**Text passage:**
=-=-=-=-=
AN ITALIAN AFTERNOON
An Italian Afternoon is a collection of poems in various forms such as open field, a Terza Rima, a Sestina as well as lyric poems about the author’s travels in Italy and her prolonged stay in Sipicciano looking after two beautiful dogs. The poems capture the essence of Italy: the people, the landscape and the antiquities.
‘In this sequence Wendy Holborow demonstrates her lyrical and descriptive powers to advantage, and transmits to the reader the excitement and freshness of visiting a new place, in this case, Italy. She handles different forms deftly, and includes art history as she shares her experience, with a compulsive lightness to her language.’
Patricia McCarthy
An excellent review in Envoi Spring 2019 by Alex Josephy.
‘Vivid, sensuous, beautifully observed, Wendy Holborow's poems perfectly capture the experience of Italy. Pylons and freeways are set against the backdrop of castles and hilltop villages, and contrast with railway lines and dark Stygian tunnels. This dichotomy is reflected in the form: an eclectic mixture of the traditional and experimental, sestina and terza rima rubbing confidently with free verse and concrete poetry.’
Kathy Miles
In Sestina for David, one of the first poems in the newly-launched Indigo Pamphlets collection, "An Italian Afternoon", poet Wendy Holborow asks Michelangelo's famous statue if it noticed her "sensibilities grew immense" as she pushed her way through the crowds to see it. Readers of this collection will certainly notice this poet’s sensibilities. The poems are suffused with them, whether she is arriving in Venice or blackberry picking in Sipicciano. Capturing sights, sounds and sensations that are familiar to everyone - trains and tunnels, the behaviour of birds and beasts, the nature of heat and rain - Wendy Holborow invests sharp observation with a poignancy heightened by unfamiliar circumstances. She is also adept at employing sometimes unusual but brilliantly appropriate poetic forms. I was particularly impressed with On the train to Rome which captures the rhythm of the train with exceptional panache. This slim volume is a joy to pick up and read in one sitting, "hoovering crumbs of memory" in many a reader, as well as the writer, I suspect.
Lucia Crothall
'Blackberry Picking in Sipicciano' was published on the Poetry Space website:
and in their Winter Showcase Journal.
'A gentle poem that took me with its author on a slow and unplanned walk where dusty countryside contrasts vividly with succulent berries.'
Di Coffey (Editor)
Is there an antidote to a cold wet Welsh winter? For me it is "An Italian Afternoon" by Wendy Holborow. An evocative and lyrical poetry collection. The light and warmth of Italy practically bursts from pages such is the level of nuanced detail. The reader is left with a real feeling of time and place. The collection includes a wonderful sestina, a fiendishly difficult poetry form to master. The shaped poems capture the changing patterns of light and darkness and is the feeling and warmth of light that stays with the reader. Highly recommended.
Phil Knight
A beautiful and evocative collection of poems by a skillful, perceptive poet that perfectly conjures up memories of Italian holidays for me. Highly recommended.
=-=-=-=-=
**Recorded information:**
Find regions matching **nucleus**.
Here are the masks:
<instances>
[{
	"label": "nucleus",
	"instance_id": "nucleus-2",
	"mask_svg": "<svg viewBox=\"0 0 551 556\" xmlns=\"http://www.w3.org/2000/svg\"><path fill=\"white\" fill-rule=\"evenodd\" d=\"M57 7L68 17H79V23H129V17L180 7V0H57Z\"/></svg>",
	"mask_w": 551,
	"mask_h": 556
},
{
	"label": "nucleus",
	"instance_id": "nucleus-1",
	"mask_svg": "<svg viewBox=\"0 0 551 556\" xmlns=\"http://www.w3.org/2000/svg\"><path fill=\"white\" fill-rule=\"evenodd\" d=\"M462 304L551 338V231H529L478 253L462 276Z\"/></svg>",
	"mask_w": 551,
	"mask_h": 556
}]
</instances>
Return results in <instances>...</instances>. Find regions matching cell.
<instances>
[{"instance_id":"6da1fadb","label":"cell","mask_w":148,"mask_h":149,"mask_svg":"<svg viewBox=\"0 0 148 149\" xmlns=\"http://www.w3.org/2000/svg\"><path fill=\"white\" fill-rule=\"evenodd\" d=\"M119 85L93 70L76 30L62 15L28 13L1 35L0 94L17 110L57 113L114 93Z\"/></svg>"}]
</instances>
=-=-=-=-=
Rewrite the part of the text about An Italian Afternoon from "Lucia Crothall" up to and including "Di Coffey (Editor)", putting "dry" in place of "dusty". Rely only on the text about An Italian Afternoon, not on the data.

Lucia Crothall
'Blackberry Picking in Sipicciano' was published on the Poetry Space website:
and in their Winter Showcase Journal.
'A gentle poem that took me with its author on a slow and unplanned walk where dry countryside contrasts vividly with succulent berries.'
Di Coffey (Editor)